> Source document:
▽

A decision is made regarding where to initiate the dissection and the sequence of dissection. Most surgeons prefer a medial to lateral approach for mesenteric dissection. However, the surgeon should be familiar with the lateral to medial approach if exposure of the base of the mesentery is complicated by severe visceral obesity or inability to sweep away small bowel loops, uncertainty regarding the anatomy, aneurysmal aorta, suspiciously enlarged lymph nodes, or extensive scarring or inflammation. The medial to lateral approach can be initiated by incising below the IMV, above or below the IMA, or at the level of the sacral promontory. Likewise, the splenic flexure can be mobilized using a lateral to medial, supra-mesocolic or infra-mesocolic approach.

△

> Exercise:
In the passage on surgical dissection, which approach do most surgeons prefer for mesenteric dissection?

> Entries provided:
▽

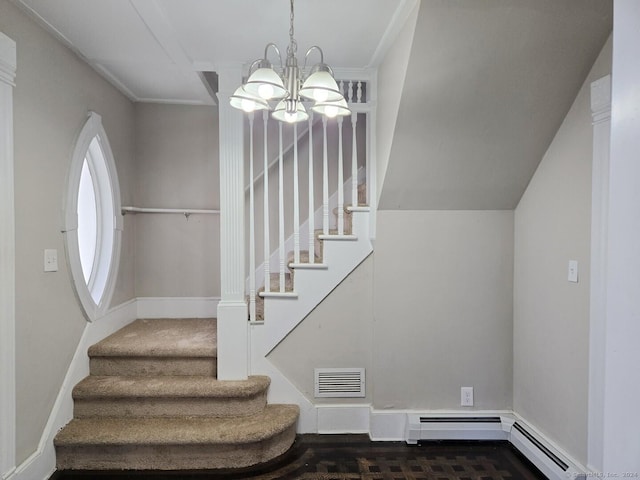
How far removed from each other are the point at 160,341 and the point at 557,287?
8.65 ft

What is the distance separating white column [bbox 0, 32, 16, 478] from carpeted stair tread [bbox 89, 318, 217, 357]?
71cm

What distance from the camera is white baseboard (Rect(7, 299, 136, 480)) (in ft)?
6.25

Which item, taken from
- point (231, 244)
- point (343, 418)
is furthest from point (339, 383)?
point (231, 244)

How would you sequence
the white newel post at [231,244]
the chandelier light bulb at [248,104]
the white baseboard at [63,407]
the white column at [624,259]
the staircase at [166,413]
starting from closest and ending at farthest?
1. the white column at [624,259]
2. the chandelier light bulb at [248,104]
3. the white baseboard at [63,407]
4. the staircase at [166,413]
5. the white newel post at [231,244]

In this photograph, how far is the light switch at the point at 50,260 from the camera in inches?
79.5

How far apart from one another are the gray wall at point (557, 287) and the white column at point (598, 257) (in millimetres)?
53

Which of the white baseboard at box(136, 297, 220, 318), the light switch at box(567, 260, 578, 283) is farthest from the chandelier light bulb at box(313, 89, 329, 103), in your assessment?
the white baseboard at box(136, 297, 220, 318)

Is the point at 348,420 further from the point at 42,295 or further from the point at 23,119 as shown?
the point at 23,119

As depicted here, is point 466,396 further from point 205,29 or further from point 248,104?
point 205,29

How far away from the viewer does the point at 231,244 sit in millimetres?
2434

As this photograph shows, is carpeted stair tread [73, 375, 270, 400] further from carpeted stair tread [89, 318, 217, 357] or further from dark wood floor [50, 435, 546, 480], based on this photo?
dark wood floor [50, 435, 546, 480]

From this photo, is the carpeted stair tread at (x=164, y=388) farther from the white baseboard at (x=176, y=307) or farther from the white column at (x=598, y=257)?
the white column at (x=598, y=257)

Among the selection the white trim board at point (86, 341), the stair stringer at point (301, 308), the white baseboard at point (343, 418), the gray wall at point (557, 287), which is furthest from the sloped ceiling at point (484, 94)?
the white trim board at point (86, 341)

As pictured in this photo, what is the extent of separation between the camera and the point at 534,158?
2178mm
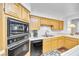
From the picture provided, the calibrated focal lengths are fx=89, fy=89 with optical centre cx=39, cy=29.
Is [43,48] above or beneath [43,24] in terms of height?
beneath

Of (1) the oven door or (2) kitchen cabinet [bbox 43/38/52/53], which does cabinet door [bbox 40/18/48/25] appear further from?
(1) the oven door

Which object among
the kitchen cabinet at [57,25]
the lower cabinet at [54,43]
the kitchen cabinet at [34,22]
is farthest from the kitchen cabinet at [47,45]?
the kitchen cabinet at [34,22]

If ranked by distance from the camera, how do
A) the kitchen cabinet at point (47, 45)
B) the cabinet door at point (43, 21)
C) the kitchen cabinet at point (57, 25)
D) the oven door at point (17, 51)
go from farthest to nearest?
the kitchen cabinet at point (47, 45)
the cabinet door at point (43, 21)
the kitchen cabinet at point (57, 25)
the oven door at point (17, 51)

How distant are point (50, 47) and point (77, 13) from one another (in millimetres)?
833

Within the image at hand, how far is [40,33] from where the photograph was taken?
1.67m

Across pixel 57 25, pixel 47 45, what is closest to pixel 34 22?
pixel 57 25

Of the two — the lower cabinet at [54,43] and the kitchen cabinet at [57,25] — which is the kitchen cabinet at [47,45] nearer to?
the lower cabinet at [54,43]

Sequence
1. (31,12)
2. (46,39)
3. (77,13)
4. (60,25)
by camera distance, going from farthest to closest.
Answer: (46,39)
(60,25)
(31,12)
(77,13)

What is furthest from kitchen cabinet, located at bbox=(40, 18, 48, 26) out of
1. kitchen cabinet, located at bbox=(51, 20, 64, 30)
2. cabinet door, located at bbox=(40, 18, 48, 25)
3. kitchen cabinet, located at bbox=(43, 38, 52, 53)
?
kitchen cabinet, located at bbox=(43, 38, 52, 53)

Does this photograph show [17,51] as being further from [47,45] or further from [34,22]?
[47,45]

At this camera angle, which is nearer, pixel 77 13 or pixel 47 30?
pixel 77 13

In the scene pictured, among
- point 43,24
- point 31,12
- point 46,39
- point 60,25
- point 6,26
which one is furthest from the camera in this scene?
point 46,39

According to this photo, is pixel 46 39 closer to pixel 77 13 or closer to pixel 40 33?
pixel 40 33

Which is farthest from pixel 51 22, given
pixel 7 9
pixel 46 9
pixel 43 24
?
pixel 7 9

△

> Completed exercise:
A medial to lateral approach.